--- Start Excerpted records ---

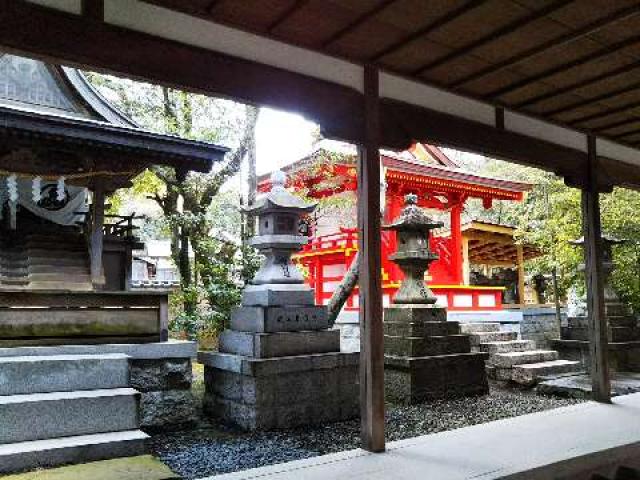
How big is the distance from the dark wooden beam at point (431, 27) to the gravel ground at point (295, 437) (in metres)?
4.13

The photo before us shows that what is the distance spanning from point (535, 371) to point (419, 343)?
114 inches

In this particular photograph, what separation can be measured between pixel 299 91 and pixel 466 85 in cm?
180

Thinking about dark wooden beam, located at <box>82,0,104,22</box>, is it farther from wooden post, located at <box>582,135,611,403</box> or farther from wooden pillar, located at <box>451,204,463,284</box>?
wooden pillar, located at <box>451,204,463,284</box>

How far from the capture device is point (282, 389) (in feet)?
23.3

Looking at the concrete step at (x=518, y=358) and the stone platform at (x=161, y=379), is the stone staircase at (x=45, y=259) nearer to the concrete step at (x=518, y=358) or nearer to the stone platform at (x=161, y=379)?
the stone platform at (x=161, y=379)

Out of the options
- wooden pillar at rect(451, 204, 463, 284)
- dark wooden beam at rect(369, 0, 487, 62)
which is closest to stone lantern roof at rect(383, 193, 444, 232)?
wooden pillar at rect(451, 204, 463, 284)

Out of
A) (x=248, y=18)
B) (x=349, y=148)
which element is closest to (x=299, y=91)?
(x=248, y=18)

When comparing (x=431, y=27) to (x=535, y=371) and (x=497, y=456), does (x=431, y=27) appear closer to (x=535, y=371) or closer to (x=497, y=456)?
(x=497, y=456)

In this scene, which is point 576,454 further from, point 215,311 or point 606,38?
point 215,311

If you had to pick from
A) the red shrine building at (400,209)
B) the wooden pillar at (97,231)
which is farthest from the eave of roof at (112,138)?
the red shrine building at (400,209)

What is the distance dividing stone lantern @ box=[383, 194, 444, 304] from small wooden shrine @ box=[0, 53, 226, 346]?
12.6 ft

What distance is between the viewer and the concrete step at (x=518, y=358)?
10766mm

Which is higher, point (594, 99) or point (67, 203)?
point (594, 99)

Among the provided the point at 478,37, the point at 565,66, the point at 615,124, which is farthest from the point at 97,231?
the point at 615,124
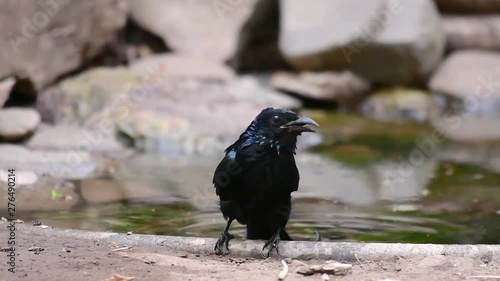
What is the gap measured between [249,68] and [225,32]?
111 cm

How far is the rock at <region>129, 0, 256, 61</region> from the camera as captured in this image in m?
10.8

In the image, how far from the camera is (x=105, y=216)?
5.21m

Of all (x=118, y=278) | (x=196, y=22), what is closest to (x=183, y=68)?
(x=196, y=22)

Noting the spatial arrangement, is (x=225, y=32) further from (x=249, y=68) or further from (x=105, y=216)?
(x=105, y=216)

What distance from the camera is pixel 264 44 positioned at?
1210 centimetres

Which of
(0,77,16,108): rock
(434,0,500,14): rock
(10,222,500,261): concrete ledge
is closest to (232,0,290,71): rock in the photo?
(434,0,500,14): rock

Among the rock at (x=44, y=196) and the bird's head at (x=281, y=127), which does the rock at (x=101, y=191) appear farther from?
the bird's head at (x=281, y=127)

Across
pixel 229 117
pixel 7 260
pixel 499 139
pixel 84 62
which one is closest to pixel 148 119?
pixel 229 117

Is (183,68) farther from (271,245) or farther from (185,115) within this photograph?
(271,245)

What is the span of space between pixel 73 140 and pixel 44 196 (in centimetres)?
213

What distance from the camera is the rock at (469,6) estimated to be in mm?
11594

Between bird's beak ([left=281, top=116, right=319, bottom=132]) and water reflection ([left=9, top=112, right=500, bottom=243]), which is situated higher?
bird's beak ([left=281, top=116, right=319, bottom=132])

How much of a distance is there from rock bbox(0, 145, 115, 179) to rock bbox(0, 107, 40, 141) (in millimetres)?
216

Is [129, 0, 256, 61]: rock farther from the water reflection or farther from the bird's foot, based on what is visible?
the bird's foot
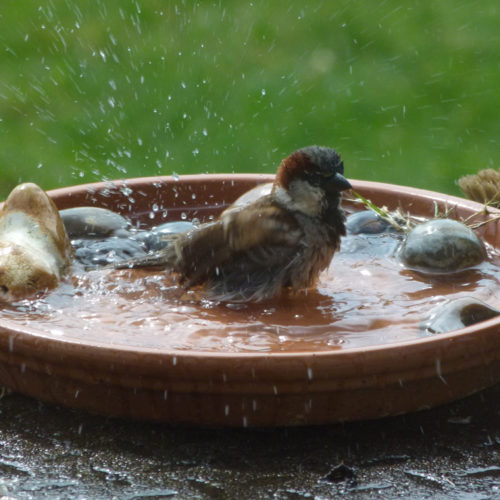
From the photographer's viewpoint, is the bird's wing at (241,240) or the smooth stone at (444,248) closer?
the bird's wing at (241,240)

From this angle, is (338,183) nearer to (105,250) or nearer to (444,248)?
(444,248)

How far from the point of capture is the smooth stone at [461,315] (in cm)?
248

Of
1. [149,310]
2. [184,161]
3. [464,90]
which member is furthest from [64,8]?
[149,310]

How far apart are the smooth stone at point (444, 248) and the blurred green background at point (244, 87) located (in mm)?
2136

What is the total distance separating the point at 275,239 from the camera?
2986 mm

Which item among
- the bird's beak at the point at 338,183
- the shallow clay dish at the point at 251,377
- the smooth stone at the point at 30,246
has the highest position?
the bird's beak at the point at 338,183

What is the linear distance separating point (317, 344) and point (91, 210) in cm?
141

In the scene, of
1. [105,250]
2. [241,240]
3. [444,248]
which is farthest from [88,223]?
[444,248]

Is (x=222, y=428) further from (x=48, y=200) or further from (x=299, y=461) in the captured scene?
(x=48, y=200)

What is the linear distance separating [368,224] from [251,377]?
1.68m

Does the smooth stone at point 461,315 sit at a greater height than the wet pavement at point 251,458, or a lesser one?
greater

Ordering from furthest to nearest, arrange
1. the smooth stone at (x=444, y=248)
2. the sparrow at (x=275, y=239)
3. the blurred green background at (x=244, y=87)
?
the blurred green background at (x=244, y=87) → the smooth stone at (x=444, y=248) → the sparrow at (x=275, y=239)

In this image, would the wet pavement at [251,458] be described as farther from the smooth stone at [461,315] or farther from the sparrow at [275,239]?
the sparrow at [275,239]

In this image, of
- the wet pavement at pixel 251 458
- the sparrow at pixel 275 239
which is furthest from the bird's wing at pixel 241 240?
the wet pavement at pixel 251 458
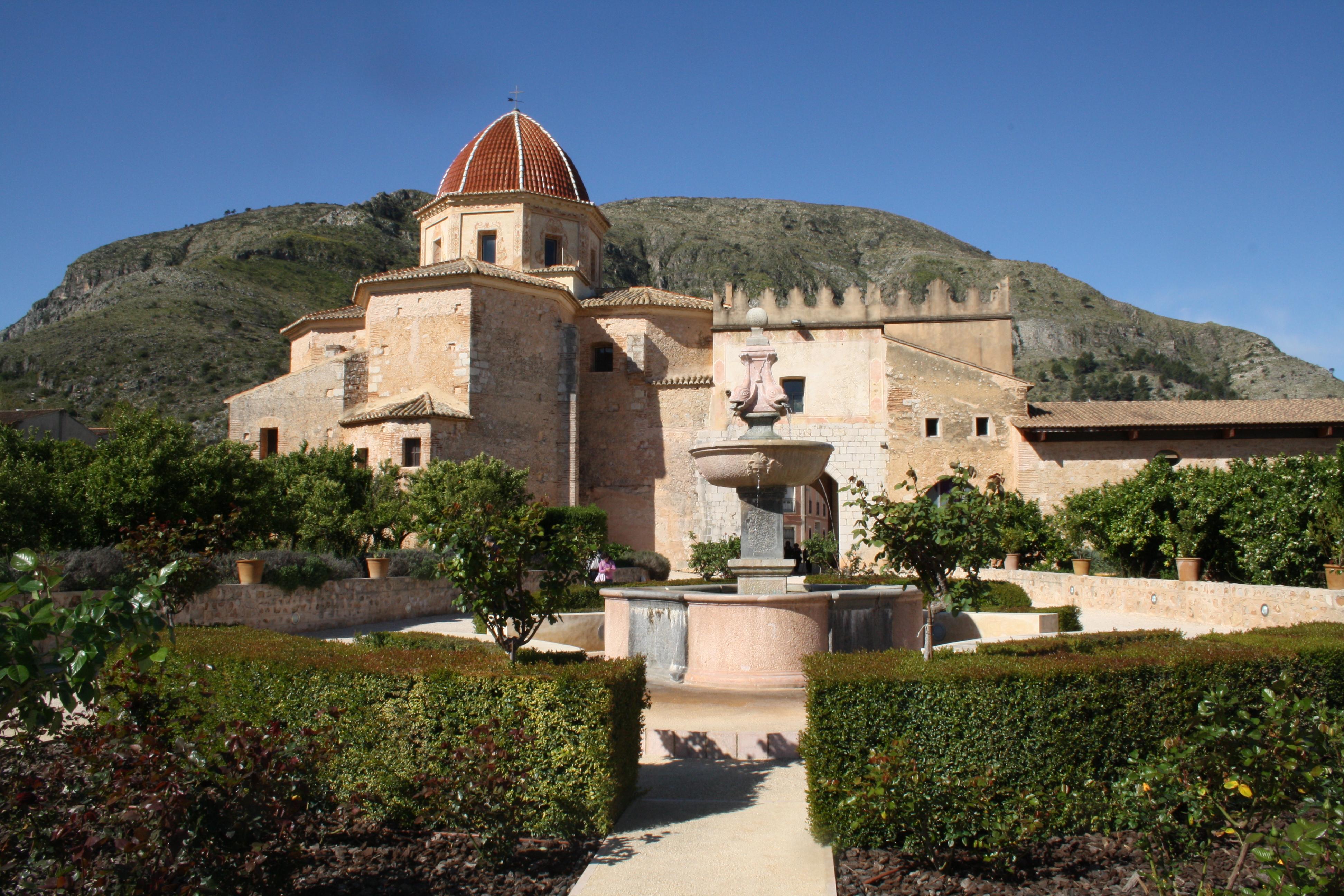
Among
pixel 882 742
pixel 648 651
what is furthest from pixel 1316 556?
pixel 882 742

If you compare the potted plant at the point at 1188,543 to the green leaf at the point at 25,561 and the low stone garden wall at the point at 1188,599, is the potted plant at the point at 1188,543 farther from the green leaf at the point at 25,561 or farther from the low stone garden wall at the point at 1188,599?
the green leaf at the point at 25,561

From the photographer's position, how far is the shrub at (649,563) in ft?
79.9

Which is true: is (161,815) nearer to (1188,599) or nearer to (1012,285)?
(1188,599)

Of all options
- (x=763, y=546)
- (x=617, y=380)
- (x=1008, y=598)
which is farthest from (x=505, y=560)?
(x=617, y=380)

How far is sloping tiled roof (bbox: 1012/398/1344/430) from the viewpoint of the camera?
25.4m

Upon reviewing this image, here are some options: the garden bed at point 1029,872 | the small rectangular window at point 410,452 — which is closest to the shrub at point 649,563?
the small rectangular window at point 410,452

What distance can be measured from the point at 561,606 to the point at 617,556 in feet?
56.8

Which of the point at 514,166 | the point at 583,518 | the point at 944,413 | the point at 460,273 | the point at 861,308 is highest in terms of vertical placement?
the point at 514,166

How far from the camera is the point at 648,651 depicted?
377 inches

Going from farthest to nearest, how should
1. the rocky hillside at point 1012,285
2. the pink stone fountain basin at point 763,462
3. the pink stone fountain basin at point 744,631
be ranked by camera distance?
the rocky hillside at point 1012,285, the pink stone fountain basin at point 763,462, the pink stone fountain basin at point 744,631

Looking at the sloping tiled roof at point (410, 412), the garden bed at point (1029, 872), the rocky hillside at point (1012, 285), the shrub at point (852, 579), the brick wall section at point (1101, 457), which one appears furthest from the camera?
the rocky hillside at point (1012, 285)

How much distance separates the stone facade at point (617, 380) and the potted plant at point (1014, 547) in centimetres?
278

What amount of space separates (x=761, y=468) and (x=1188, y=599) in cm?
966

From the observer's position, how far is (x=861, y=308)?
28.2 meters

--- End Excerpted records ---

* _Task goal_
Retype the whole listing exactly and leave the pictures out.

* _Written response_
How big is the distance from the dark wooden beam at point (431, 27) to the gravel ground at point (295, 437) (in metres)?
4.13

The photo before us shows that what is the distance spanning from point (535, 371) to point (419, 343)?
114 inches

In this particular photograph, what separation can be measured between pixel 299 91 and pixel 466 85 in cm?
180

Thinking about dark wooden beam, located at <box>82,0,104,22</box>, is it farther from wooden post, located at <box>582,135,611,403</box> or farther from wooden pillar, located at <box>451,204,463,284</box>?
wooden pillar, located at <box>451,204,463,284</box>

How far from the capture device is point (282, 389) (in feet)?
23.3

Looking at the concrete step at (x=518, y=358) and the stone platform at (x=161, y=379), is the stone staircase at (x=45, y=259) nearer to the concrete step at (x=518, y=358) or nearer to the stone platform at (x=161, y=379)?
the stone platform at (x=161, y=379)

Out of the options
- wooden pillar at rect(451, 204, 463, 284)
- dark wooden beam at rect(369, 0, 487, 62)
which is closest to stone lantern roof at rect(383, 193, 444, 232)?
wooden pillar at rect(451, 204, 463, 284)

Out of
A) (x=248, y=18)
B) (x=349, y=148)
which element is closest to (x=299, y=91)?
(x=248, y=18)

When comparing (x=431, y=27) to (x=535, y=371) and (x=497, y=456), does (x=431, y=27) appear closer to (x=535, y=371) or closer to (x=497, y=456)?
(x=497, y=456)

In this scene, which is point 576,454 further from, point 215,311 or point 606,38?
point 215,311

If you had to pick from
A) the red shrine building at (400,209)
B) the wooden pillar at (97,231)
which is farthest from the eave of roof at (112,138)?
the red shrine building at (400,209)

What is the distance dividing stone lantern @ box=[383, 194, 444, 304] from small wooden shrine @ box=[0, 53, 226, 346]?
12.6 ft

What distance is between the viewer and the concrete step at (x=518, y=358)?
10766mm

Which is higher, point (594, 99) or point (67, 203)?
point (594, 99)

Among the provided the point at 478,37, the point at 565,66, the point at 615,124, which is farthest from the point at 97,231?
the point at 615,124
What is the gap measured between [249,68] and [225,32]?
111 cm

How far is the rock at <region>129, 0, 256, 61</region> from the camera as captured in this image in m?
10.8

In the image, how far from the camera is (x=105, y=216)?
5.21m

Of all (x=118, y=278) | (x=196, y=22), what is closest to (x=183, y=68)?
(x=196, y=22)

Noting the spatial arrangement, is (x=225, y=32) further from (x=249, y=68) or further from (x=105, y=216)?
(x=105, y=216)

What distance from the camera is pixel 264 44 positioned at?
1210 centimetres

Which of
(0,77,16,108): rock
(434,0,500,14): rock
(10,222,500,261): concrete ledge
is closest to (232,0,290,71): rock in the photo?
(434,0,500,14): rock

Among the rock at (x=44, y=196) and the bird's head at (x=281, y=127), which does the rock at (x=101, y=191) appear farther from?
the bird's head at (x=281, y=127)

Across
pixel 229 117
pixel 7 260
pixel 499 139
pixel 84 62
which one is closest to pixel 148 119?
pixel 229 117

Is (183,68) farther from (271,245) or farther from (185,115) within this photograph?
(271,245)

What is the span of space between pixel 73 140 and pixel 44 196 (in centimetres)?
213

What distance from the camera is the rock at (469,6) estimated to be in mm?
11594

Between bird's beak ([left=281, top=116, right=319, bottom=132]) and water reflection ([left=9, top=112, right=500, bottom=243]), which is situated higher?
bird's beak ([left=281, top=116, right=319, bottom=132])

How much of a distance is there from rock bbox(0, 145, 115, 179) to rock bbox(0, 107, 40, 141) (in millimetres)?
216

Is [129, 0, 256, 61]: rock farther from the water reflection or farther from the bird's foot, based on what is visible?
the bird's foot
From the photographer's viewpoint, is the bird's wing at (241,240) or the smooth stone at (444,248) closer?
the bird's wing at (241,240)

From this angle, is (338,183) nearer to (105,250) or nearer to (444,248)?
(444,248)

How far from the point of capture is the smooth stone at [461,315] (in cm)?
248

Of
1. [149,310]
2. [184,161]
3. [464,90]
which member is furthest from [64,8]?
[149,310]

How far apart are the smooth stone at point (444, 248) and the blurred green background at point (244, 87) located (in mm)?
2136

What is the total distance separating the point at 275,239 from the camera?
2986 mm

Which item among
- the bird's beak at the point at 338,183
- the shallow clay dish at the point at 251,377
- the smooth stone at the point at 30,246
has the highest position?
the bird's beak at the point at 338,183

What is the linear distance separating point (317, 344) and point (91, 210) in cm?
141

In the scene, of
1. [105,250]
2. [241,240]
3. [444,248]
which is farthest from [88,223]?
[444,248]

Is (x=222, y=428) further from (x=48, y=200) or further from (x=299, y=461) in the captured scene?
(x=48, y=200)

What is the linear distance separating [368,224] from [251,377]?
1.68m

Does the smooth stone at point 461,315 sit at a greater height than the wet pavement at point 251,458, or a lesser one?
greater

Ordering from furthest to nearest, arrange
1. the smooth stone at (x=444, y=248)
2. the sparrow at (x=275, y=239)
3. the blurred green background at (x=244, y=87)
?
the blurred green background at (x=244, y=87) → the smooth stone at (x=444, y=248) → the sparrow at (x=275, y=239)

In this image, would the wet pavement at [251,458] be described as farther from the smooth stone at [461,315] or farther from the sparrow at [275,239]?
the sparrow at [275,239]

In this image, of
- the wet pavement at pixel 251 458
- the sparrow at pixel 275 239
which is furthest from the bird's wing at pixel 241 240?
the wet pavement at pixel 251 458
Among
pixel 882 742
pixel 648 651
what is furthest from pixel 1316 556?
pixel 882 742

If you compare the potted plant at the point at 1188,543 to the green leaf at the point at 25,561 and the low stone garden wall at the point at 1188,599, is the potted plant at the point at 1188,543 farther from the green leaf at the point at 25,561 or farther from the low stone garden wall at the point at 1188,599?
the green leaf at the point at 25,561

From the photographer's position, how far is the shrub at (649,563) in ft?
79.9

Which is true: is (161,815) nearer to (1188,599) or nearer to (1012,285)?
(1188,599)

Of all options
- (x=763, y=546)
- (x=617, y=380)
- (x=1008, y=598)
which is farthest from (x=505, y=560)?
(x=617, y=380)

How far is sloping tiled roof (bbox: 1012/398/1344/430) from the viewpoint of the camera?
25.4m

Upon reviewing this image, here are some options: the garden bed at point 1029,872 | the small rectangular window at point 410,452 — which is closest to the shrub at point 649,563?
the small rectangular window at point 410,452

What distance can be measured from the point at 561,606 to the point at 617,556 in feet?
56.8

Which of the point at 514,166 | the point at 583,518 | the point at 944,413 | the point at 460,273 | the point at 861,308 is highest in terms of vertical placement?
the point at 514,166

How far from the camera is the point at 648,651 depicted?
377 inches

Going from farthest to nearest, how should
1. the rocky hillside at point 1012,285
2. the pink stone fountain basin at point 763,462
3. the pink stone fountain basin at point 744,631
be ranked by camera distance?
the rocky hillside at point 1012,285, the pink stone fountain basin at point 763,462, the pink stone fountain basin at point 744,631

Looking at the sloping tiled roof at point (410, 412), the garden bed at point (1029, 872), the rocky hillside at point (1012, 285), the shrub at point (852, 579), the brick wall section at point (1101, 457), which one appears furthest from the camera?
the rocky hillside at point (1012, 285)

How much distance separates the stone facade at point (617, 380) and the potted plant at point (1014, 547) in centimetres?
278

What amount of space separates (x=761, y=468) and (x=1188, y=599) in cm?
966

From the observer's position, how far is (x=861, y=308)?
28.2 meters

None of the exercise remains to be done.